Global markets have rallied overnight, as fears of further escalation in the US-Iran conflict subsided for now. Wall Street rose and the Australian share market followed that positive lead.
- The ASX 200 closed 0.8 per cent higher at 6,874
- Most major banks and mining stocks rose
- The energy sector and gold miners lost ground
At the close of trade, the benchmark ASX 200 index was 0.8 per cent higher at 6,874.
Most blue chip stocks — such as three of the big four banks, BHP and Telstra — rose, while energy stocks lagged following a retreat in oil prices, with Brent crude falling as much as 4 per cent overnight.
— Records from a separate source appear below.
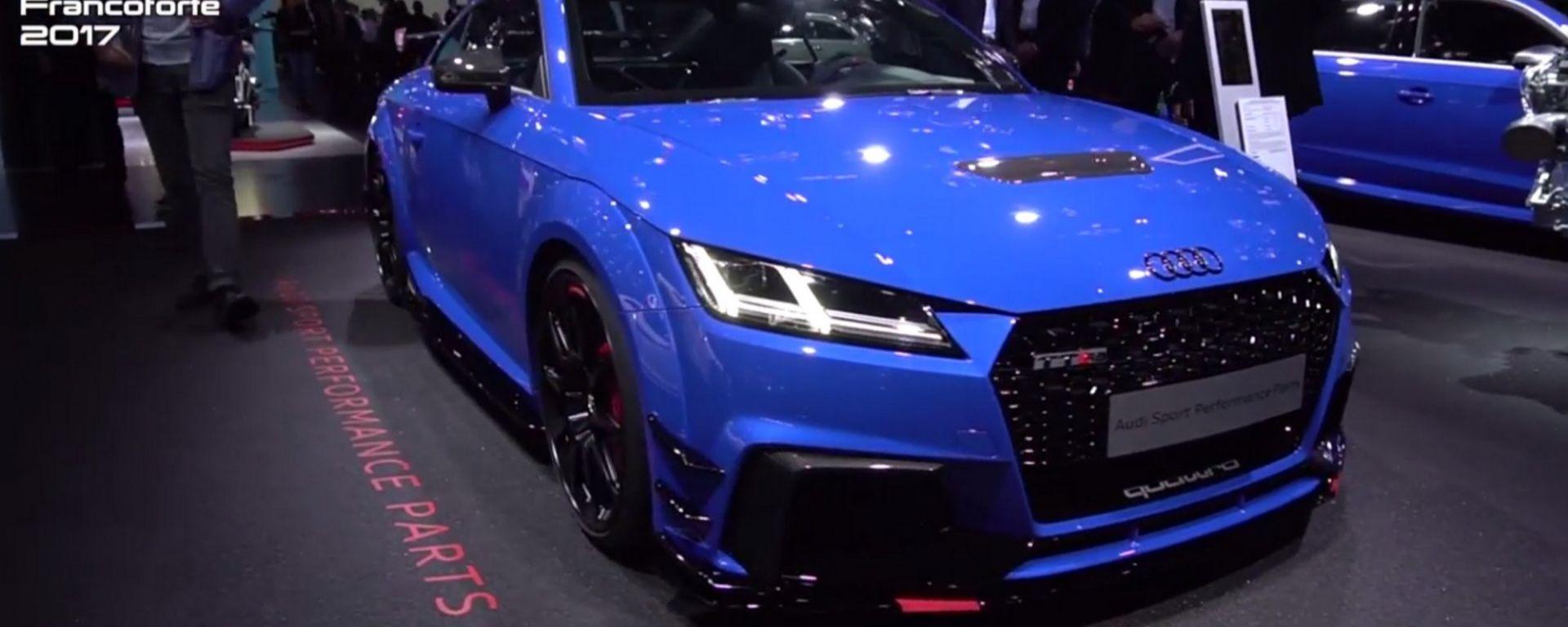 """Audi TT RS, ancora più cattiva con il kit """"Performance Parts"""""""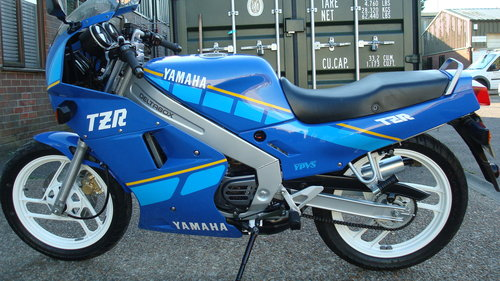 Yamaha TZR 125 1994-M ***2565 MILES!!** SOLD (picture 6 of 6)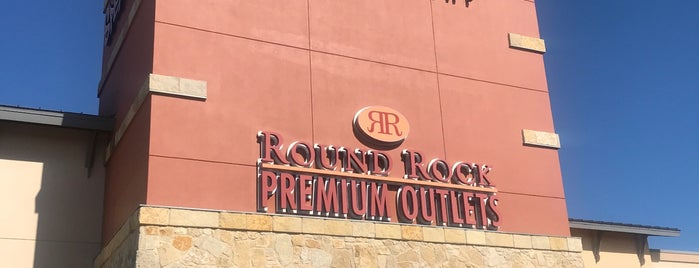 Round Rock Premium Outlets Food Court is one of Tempat yang Disukai Fabiola.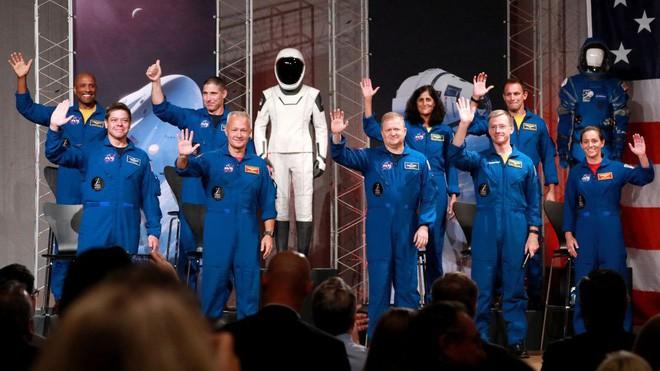NASA tuyên bố đội ngũ phi hành gia sẽ bay cùng SpaceX và Boeing lên trạm vũ trụ ISS, khởi đầu cho kỉ nguyên vũ trụ mới - Ảnh 2.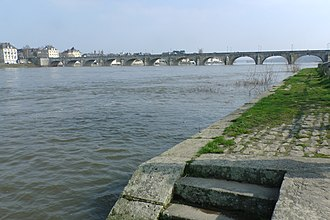 Battle of Saumur (1940) - Image: Bridge from Saumur to island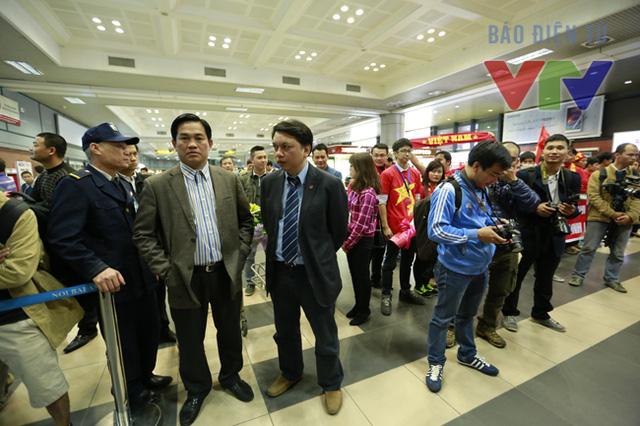 Quan chức Liên đoàn bóng đá Việt Nam (VFF) cũng có mặt để đón ĐT trở về sau chiến thắng.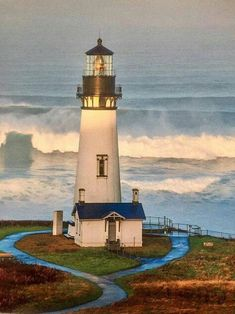 Yaquina Point Lighthouse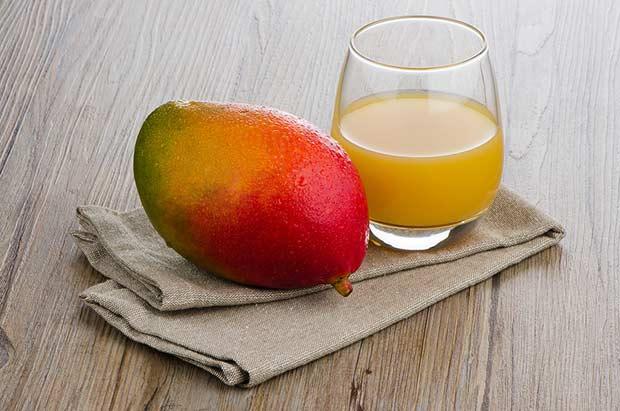 bigstock-Fresh-Mango-Juice-44002006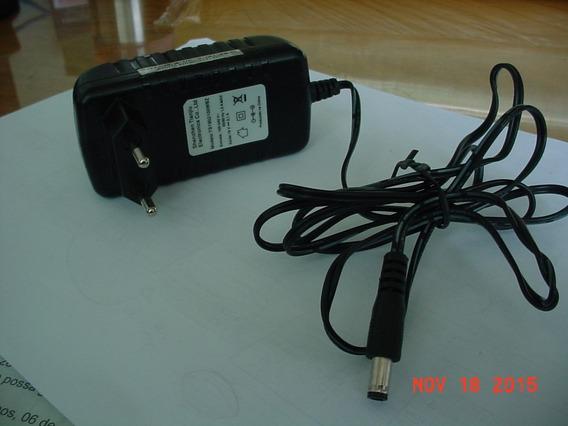 Adaptador / Carregador Ts1902100wbz Shenzen *19v-2,1a*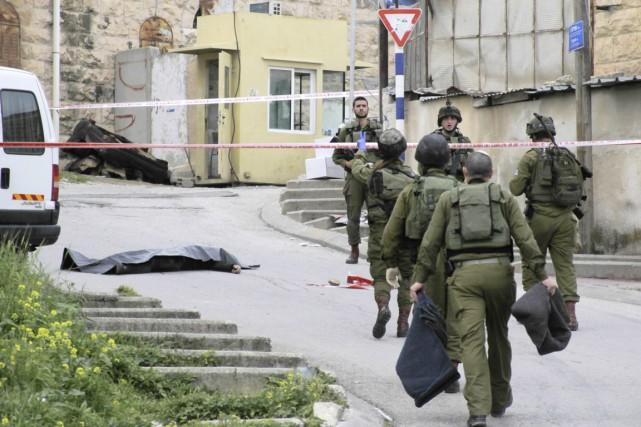 Des soldats israéliens sont vus à proximité du... (PHOTO AP)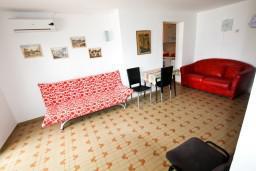 Гостиная. Черногория, Крашичи : Апартамент для 4-6 человек, 2 отдельные спальни, с большой террасой с шикарным видом на море, 10 метров до пляжа
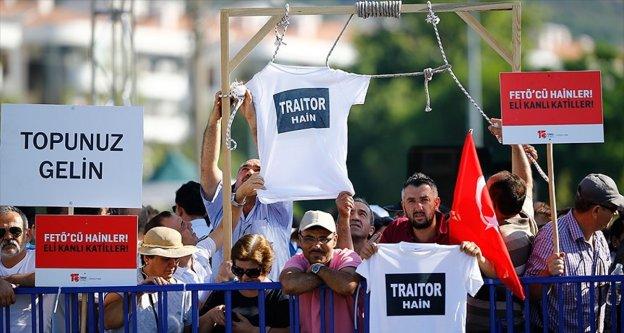 Suikast girişimi davasını izlemeye 'hain' yazılı tişörtlerle geldiler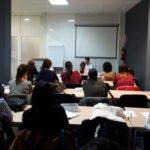 Imagen de los asistentes a las clases de legislación, dadas por Juan, el abogado del colegio, para la preparación a las oposiciones de higiene dental para la Comunidad Valenciana, 2018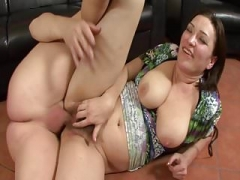 Hot mom i`d like to fuck with bushy pussy!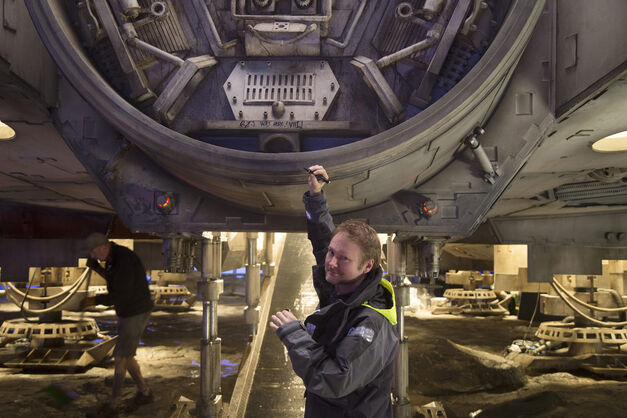 Star Wars_Millennium Falcon_Rian Johnson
During Australian and Asian trade yesterday, US stock market futures fell sharply, as Iran launched missile strikes on Iraqi bases housing US troops.
Stocks across the region fell, before recovering some of the losses after US President Donald Trump did not deliver an immediate response and tweeted “all is well”.
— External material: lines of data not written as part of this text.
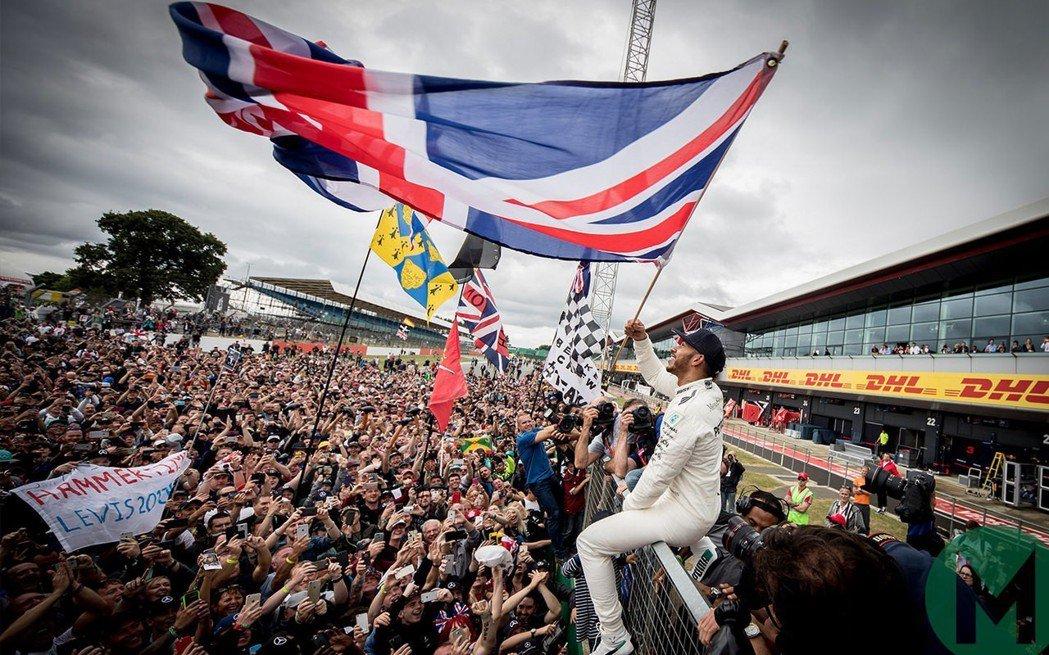 Lewis Hamilton對於在沒有觀眾的主場出賽感到失望。 摘自Motor ...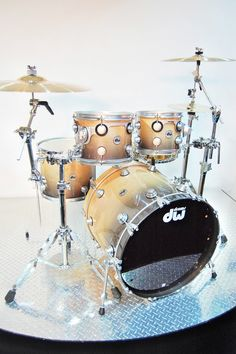 DW Collectors Maple - Black To Tan Fade Lacquer Speciality Drums Pictures, Drums Wallpaper, Acoustic Drum, Gretsch Drums, Music Machine, How To Play Drums, Drum Kits, Custom Guitars, Clarinet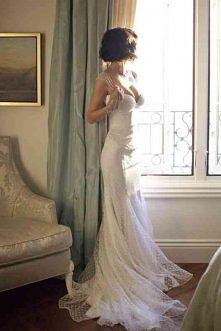 Suknia ślubna w groszki ...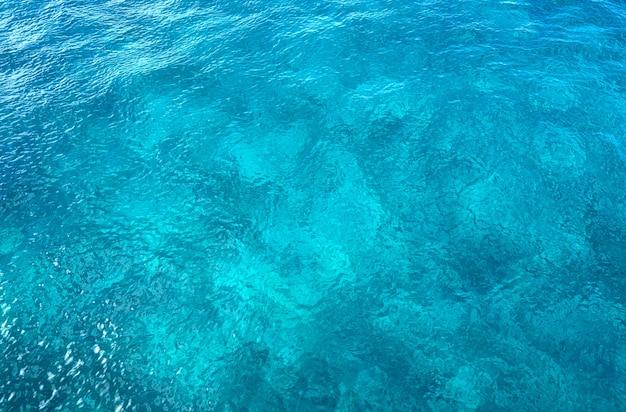 Karibische perfekte türkiswasserbeschaffenheit Premium Fotos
US futures recovered and Wall Street rose strongly during the session, with the S&P 500 and the Nasdaq hitting fresh record highs, before paring gains into the close.
Market snapshot at 8:20am (AEDT):
- ASX SPI futures +0.7pc at 6,798, ASX 200 (Wednesday’s close) -0.1pc at 6,817
- AUD: 68.70 US cents, 52.45 British pence, 61.84 Euro cents, 74.98 Japanese yen, $NZ1.03
- US: Dow Jones +0.6pc at 28,745, S&P 500 +0.5pc at 3,253, Nasdaq +0.7pc at 9,129
- Europe: FTSE 100 flat at 7,574, DAX +0.7pc at 13,320, CAC +0.3pc at 6,031, Euro Stoxx 50 +0.1pc at 3,424
- Commodities: Brent crude -3pc at $US66.20/barrel, spot gold -1.1pc at $US1,556.35/ounce
Shares in Boeing lost more than 1 per cent, after one of its planes crashed shortly after take-off from Tehran, killing all 176 people on board.
In European trade, stocks rebounded from early losses.
Airlines reroute flights in Middle East
The oil price pullback will be good news for the fuel costs of global airlines, if it lasts, however, higher fuel bills may still be in store.
Qantas, along with international airlines including Germany’s Lufthansa, Air France, Singapore Airlines and Malaysia Airlines have rerouted flights to avoid airspace over Iran and Iraq, due to the tensions with the US.
Airline analysts have told Reuters the longer journey times will increase fuel usage, throw off schedules and add to operating costs.
On Wednesday, Qantas said its Perth to London flight would have an increased flying time of 40 to 50 minutes due to its redirected flight path, and passenger numbers would need to be reduced in order to carry more fuel.